Extract, word for word, everything from the line containing "Taking point (227, 186)" down to the line containing "How far is (x=615, y=179)", including both of those lines.

Materials provided:

--- --- ---

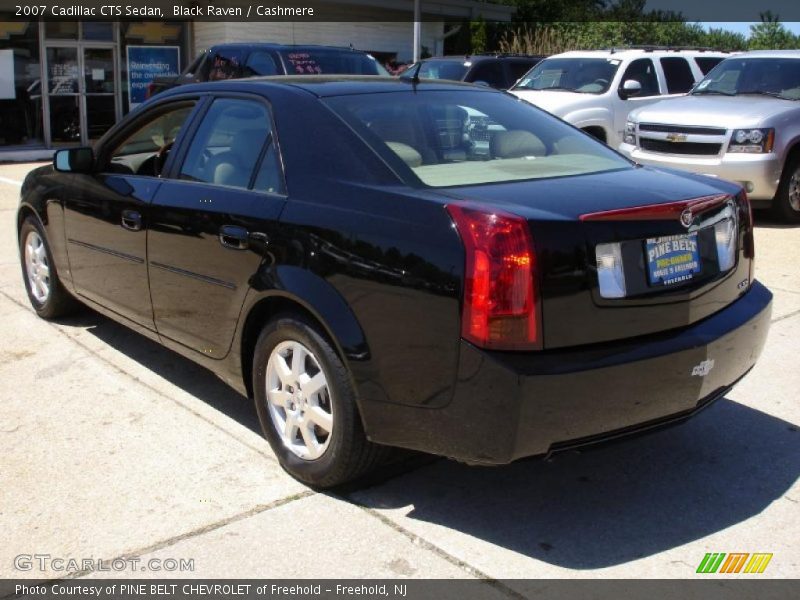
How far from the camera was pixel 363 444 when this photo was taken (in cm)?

--- --- ---

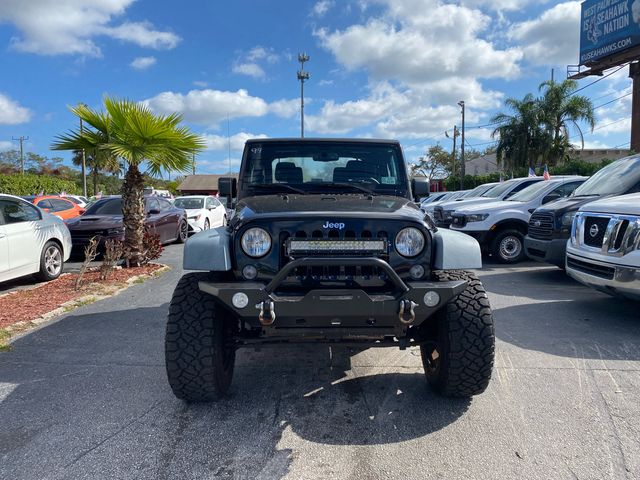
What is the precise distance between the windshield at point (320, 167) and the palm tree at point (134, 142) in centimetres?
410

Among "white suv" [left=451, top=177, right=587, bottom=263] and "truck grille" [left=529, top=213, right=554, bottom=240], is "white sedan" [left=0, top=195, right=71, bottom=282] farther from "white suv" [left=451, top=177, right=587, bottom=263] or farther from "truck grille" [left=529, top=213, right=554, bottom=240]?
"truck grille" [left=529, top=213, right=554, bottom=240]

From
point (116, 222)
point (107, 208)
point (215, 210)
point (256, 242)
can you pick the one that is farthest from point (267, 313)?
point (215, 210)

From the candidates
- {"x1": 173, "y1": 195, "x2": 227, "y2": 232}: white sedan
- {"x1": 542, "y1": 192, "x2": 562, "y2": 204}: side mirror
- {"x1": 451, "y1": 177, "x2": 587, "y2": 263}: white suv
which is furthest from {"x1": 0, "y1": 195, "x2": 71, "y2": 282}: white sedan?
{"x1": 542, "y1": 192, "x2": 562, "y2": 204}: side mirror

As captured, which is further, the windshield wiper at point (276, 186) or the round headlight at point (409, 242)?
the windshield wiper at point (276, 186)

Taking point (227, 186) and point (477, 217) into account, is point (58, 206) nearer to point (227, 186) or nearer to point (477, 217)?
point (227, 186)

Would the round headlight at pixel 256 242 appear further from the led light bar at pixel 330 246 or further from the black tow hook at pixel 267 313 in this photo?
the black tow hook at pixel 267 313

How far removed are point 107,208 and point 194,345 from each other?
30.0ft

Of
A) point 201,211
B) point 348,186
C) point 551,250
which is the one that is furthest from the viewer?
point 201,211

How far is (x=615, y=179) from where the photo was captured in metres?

--- --- ---

Worked answer:
Taking point (227, 186) and point (477, 217) into account, is point (58, 206) nearer to point (227, 186) or nearer to point (477, 217)?
point (227, 186)

Would the round headlight at pixel 256 242 appear further from the led light bar at pixel 330 246 or further from the black tow hook at pixel 267 313 in this photo?
the black tow hook at pixel 267 313

How far removed are point 107,208 and point 194,345 from each other?
30.0ft

Of
A) point 201,211
B) point 348,186
C) point 551,250
which is the one that is furthest from the viewer?
point 201,211

How far is (x=615, y=179) from where the photo was captured in metres?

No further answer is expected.